Pull out every line of the material below that contains the string "point". Case counts, so copy only the lines where it appears with the same capitalization.

• _Material_

━━━━━━━━━━━━━━━━━━━━

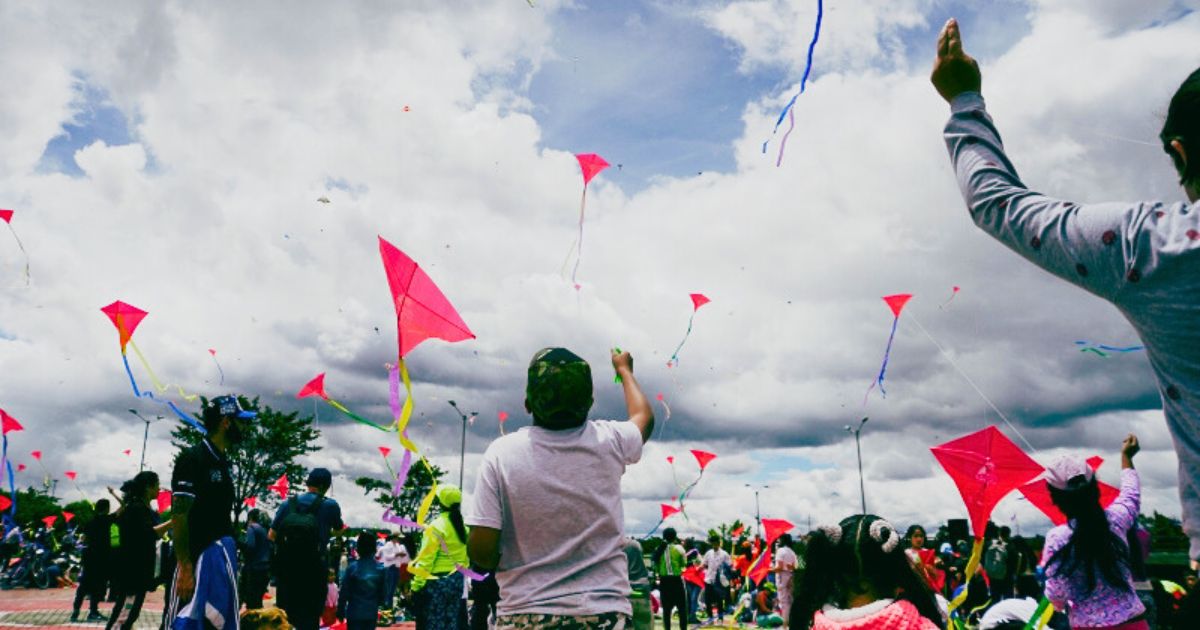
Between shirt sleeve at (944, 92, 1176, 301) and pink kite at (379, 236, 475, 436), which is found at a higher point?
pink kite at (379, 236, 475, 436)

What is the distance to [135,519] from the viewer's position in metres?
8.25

━━━━━━━━━━━━━━━━━━━━

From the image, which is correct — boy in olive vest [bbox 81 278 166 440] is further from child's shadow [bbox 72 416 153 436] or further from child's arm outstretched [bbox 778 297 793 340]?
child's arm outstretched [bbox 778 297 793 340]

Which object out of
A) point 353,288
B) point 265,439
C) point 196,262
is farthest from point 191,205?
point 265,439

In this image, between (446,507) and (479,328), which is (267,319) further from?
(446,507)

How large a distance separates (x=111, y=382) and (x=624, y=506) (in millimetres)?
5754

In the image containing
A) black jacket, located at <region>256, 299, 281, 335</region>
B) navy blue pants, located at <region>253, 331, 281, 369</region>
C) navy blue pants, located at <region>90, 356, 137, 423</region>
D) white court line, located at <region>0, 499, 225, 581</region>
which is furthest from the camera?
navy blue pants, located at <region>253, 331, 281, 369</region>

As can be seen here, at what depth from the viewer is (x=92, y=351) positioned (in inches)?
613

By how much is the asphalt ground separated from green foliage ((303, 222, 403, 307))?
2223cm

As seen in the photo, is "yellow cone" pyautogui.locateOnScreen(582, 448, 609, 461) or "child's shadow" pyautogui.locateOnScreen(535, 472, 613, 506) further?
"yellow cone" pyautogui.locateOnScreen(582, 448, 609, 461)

━━━━━━━━━━━━━━━━━━━━

• _Exercise answer_
Between shirt sleeve at (944, 92, 1176, 301) and pink kite at (379, 236, 475, 436), which is found at a higher point?
A) point 353,288
B) point 265,439
C) point 196,262
is farthest from point 191,205?
point 265,439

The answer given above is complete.